The panel turns to independent India's concern with artistic freedom of speech. The aim is not only to offer a critique of the reigning violent regulation of artistic speech but also to observe how political reasoning has constituted spaces and identities that are significant for artistic practice.

Long abstract:

Since the end of 1980s in India, groups associated with various political parties, religions, regions and castes in India have come to regularly deface, damage and disrupt works of art, which has resulted in not just a violent suppression of freedom of speech but also in a loss of lives and property. Paying attention to the critical mediation of state governments, art market and the media prompts two extreme readings of the state of artistic free speech in India: one view shows how free speech is immutably locked in a downward spiral where new medias, politics and liberalized markets have increased the 'visibility' of artists and thereby the probability of them becoming easy and recurrent targets for political and patriarchal agendas.
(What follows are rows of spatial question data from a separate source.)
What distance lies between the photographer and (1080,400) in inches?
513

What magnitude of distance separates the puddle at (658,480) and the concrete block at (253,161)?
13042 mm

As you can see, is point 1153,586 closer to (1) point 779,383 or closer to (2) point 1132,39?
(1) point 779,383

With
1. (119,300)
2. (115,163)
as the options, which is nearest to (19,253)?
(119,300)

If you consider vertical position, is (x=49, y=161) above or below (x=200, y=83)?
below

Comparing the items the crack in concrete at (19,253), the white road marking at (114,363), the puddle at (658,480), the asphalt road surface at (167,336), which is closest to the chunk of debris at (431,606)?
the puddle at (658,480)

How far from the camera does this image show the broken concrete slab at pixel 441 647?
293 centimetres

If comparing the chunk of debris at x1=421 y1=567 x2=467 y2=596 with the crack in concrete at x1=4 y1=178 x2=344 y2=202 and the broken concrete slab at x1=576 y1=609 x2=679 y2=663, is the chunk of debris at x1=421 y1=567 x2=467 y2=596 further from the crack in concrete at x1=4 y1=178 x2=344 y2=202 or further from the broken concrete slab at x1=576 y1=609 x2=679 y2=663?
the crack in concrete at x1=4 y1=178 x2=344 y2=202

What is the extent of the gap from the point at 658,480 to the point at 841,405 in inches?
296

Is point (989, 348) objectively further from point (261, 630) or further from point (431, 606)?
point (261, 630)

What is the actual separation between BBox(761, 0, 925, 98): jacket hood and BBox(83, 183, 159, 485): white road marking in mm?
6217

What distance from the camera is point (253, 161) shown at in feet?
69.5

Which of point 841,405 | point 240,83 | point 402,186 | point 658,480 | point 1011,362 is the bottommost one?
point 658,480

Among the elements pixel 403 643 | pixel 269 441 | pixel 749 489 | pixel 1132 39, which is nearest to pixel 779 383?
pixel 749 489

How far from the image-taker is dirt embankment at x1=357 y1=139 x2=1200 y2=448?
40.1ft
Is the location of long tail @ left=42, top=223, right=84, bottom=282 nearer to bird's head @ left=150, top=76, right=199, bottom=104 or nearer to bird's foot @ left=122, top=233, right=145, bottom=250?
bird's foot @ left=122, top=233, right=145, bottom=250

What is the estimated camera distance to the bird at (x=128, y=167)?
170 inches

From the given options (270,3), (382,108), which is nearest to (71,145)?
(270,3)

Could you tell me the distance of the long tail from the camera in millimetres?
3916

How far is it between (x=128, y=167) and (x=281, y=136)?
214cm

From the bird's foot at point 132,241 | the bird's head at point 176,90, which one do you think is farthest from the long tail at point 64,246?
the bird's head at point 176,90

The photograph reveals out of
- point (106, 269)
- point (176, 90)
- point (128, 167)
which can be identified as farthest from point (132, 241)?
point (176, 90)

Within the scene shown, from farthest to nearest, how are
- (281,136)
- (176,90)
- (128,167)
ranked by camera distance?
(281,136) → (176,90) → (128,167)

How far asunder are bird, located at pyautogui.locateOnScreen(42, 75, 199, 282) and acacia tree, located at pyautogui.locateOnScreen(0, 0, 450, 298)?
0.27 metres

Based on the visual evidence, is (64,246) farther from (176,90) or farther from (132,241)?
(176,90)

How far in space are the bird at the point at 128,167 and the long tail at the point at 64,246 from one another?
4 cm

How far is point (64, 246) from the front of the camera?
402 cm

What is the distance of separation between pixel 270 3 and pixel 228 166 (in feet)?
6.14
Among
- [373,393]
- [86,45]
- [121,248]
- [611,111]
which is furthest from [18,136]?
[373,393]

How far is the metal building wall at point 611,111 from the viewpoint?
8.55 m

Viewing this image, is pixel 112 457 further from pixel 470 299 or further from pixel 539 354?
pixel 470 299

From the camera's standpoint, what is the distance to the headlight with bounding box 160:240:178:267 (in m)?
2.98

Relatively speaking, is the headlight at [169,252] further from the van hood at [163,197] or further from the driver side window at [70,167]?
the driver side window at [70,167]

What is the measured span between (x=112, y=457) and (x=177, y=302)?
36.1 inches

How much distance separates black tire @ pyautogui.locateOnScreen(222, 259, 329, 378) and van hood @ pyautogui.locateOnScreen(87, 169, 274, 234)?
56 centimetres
The other is of course how media, markets and indeed politics, have enabled a discernible segment of artists to introduce non-conforming socio-political themes into their works in recent years, revealing in many stances a conscious emergence of not just marginalized voices of religious minorities, women, homosexuals or lower castes but also increasingly liberalized and 'alternative' social spaces. These differences necessitate a critical reading of the conditions that inform violence on artworks and artists. The panel turns to independent India's concern with artistic freedom of speech and expression. The aim is not only to offer a critique of the reigning violent regulation of artistic speech but also to observe how political reasoning has constituted spaces and identities that are significant for artistic practice.